The Icahn School of Medicine at Mount Sinai is internationally renowned for its outstanding research, educational, and clinical care programs. It is the sole academic partner for the seven member hospitals* of the Mount Sinai Health System, one of the largest academic health systems in the United States, providing care to New York City’s large and diverse patient population.  The Icahn School of Medicine at Mount Sinai offers highly competitive MD, PhD, MD-PhD, and master’s degree programs, with enrollment of more than 1,200 students. It has the largest graduate medical education program in the country, with more than 2,600 clinical residents and fellows training throughout the Health System. Its Graduate School of Biomedical Sciences offers 13 degree-granting programs, conducts innovative basic and translational research, and trains more than 560 postdoctoral research fellows.

● ● ● ●

● EXERCISE A
Retype the text of the Icahn School of Medicine passage between "The Icahn School of Medicine at Mount Sinai is" and "postdoctoral research fellows.", inclusive.
● EXERCISE B
List every degree program named in the Icahn School of Medicine passage as offered by the school.
● EXERCISE C
Carry on writing the Icahn School of Medicine passage, starting after its final sentence.

● ● ● ●

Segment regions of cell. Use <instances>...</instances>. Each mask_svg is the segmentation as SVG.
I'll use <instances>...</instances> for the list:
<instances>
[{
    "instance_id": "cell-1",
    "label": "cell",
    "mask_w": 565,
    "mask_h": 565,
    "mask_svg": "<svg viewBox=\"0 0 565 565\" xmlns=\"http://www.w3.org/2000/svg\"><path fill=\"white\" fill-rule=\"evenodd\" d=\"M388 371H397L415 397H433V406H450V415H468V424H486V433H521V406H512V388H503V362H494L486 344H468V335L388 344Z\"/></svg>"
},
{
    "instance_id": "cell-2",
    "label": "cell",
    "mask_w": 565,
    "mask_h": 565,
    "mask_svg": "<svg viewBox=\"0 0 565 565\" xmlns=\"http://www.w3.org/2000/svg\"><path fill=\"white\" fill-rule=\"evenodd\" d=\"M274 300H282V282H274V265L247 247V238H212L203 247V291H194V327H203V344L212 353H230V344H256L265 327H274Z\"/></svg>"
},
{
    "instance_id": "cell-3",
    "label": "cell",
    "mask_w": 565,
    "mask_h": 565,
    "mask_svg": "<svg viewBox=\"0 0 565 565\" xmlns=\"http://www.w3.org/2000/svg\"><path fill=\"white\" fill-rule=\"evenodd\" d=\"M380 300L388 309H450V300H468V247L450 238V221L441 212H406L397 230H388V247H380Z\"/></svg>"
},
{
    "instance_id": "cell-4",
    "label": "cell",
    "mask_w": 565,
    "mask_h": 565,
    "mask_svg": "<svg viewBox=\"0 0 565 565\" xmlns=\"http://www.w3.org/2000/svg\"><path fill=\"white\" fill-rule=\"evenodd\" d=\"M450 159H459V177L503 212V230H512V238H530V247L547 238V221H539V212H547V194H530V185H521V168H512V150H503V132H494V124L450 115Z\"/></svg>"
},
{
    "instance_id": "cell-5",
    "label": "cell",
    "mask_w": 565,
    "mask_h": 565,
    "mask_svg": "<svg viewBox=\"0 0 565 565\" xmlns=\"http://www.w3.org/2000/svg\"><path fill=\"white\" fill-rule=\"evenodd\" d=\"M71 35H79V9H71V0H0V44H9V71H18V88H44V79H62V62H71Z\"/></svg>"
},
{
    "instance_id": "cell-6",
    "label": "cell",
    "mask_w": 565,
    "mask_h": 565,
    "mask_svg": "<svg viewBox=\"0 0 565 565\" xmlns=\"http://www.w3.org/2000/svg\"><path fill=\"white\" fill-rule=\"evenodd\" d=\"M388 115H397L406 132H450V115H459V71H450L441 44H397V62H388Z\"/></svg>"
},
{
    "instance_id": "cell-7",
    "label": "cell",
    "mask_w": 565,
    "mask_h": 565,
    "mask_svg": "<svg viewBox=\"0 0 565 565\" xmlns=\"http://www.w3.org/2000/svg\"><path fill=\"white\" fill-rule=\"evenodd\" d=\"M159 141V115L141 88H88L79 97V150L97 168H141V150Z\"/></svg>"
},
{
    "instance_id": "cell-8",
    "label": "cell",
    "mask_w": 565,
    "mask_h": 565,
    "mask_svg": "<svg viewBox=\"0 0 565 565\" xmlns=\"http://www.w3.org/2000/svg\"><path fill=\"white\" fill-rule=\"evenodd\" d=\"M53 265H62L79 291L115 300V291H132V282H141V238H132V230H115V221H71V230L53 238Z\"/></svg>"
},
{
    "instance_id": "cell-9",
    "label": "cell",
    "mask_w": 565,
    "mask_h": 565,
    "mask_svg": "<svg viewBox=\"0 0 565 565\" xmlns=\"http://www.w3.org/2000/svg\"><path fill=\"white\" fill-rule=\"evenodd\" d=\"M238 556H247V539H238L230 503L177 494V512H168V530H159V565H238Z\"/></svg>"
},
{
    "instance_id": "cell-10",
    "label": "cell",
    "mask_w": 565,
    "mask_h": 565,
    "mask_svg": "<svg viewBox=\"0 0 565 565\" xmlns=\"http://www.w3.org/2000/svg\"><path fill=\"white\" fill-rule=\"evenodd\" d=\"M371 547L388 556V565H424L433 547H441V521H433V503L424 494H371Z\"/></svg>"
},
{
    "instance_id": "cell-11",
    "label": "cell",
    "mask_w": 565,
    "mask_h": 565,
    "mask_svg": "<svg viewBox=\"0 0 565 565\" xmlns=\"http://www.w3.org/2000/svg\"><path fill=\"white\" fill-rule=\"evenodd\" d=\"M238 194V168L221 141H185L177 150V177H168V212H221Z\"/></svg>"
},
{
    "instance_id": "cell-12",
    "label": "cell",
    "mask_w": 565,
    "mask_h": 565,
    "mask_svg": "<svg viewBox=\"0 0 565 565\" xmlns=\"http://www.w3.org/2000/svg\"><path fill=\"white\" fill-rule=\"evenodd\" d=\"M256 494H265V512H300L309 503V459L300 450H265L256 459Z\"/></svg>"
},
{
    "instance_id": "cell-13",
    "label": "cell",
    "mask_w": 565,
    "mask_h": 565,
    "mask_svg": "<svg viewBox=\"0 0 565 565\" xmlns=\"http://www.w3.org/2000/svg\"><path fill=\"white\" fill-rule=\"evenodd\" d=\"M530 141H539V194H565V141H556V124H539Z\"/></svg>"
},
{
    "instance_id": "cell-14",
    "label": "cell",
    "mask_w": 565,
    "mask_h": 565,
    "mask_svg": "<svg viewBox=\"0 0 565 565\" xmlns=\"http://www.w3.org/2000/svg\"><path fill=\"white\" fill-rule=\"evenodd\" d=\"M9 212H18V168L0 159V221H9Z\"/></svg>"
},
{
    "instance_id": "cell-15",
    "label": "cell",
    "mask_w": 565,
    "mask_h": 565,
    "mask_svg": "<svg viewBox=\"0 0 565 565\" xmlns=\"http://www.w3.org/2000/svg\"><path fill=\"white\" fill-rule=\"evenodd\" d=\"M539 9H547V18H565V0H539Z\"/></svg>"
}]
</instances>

● ● ● ●

● FINAL ANSWER A
The Icahn School of Medicine at Mount Sinai is internationally renowned for its outstanding research, educational, and clinical care programs. It is the sole academic partner for the seven member hospitals* of the Mount Sinai Health System, one of the largest academic health systems in the United States, providing care to New York City’s large and diverse patient population.  The Icahn School of Medicine at Mount Sinai offers highly competitive MD, PhD, MD-PhD, and master’s degree programs, with enrollment of more than 1,200 students. It has the largest graduate medical education program in the country, with more than 2,600 clinical residents and fellows training throughout the Health System. Its Graduate School of Biomedical Sciences offers 13 degree-granting programs, conducts innovative basic and translational research, and trains more than 560 postdoctoral research fellows.

● FINAL ANSWER B
MD, PhD, MD-PhD, master's degree

● FINAL ANSWER C
Ranked 11th nationwide in National Institutes of Health (NIH) funding, the Icahn School of Medicine at Mount Sinai is among the 99th percentile in research dollars per investigator according to the Association of American Medical Colleges.  More than 4,500 scientists, educators, and clinicians work within and across dozens of academic departments and multidisciplinary institutes with an emphasis on translational research and therapeutics. Through Mount Sinai Innovation Partners, the Health System facilitates the real-world application and commercialization of medical breakthroughs made at Mount Sinai.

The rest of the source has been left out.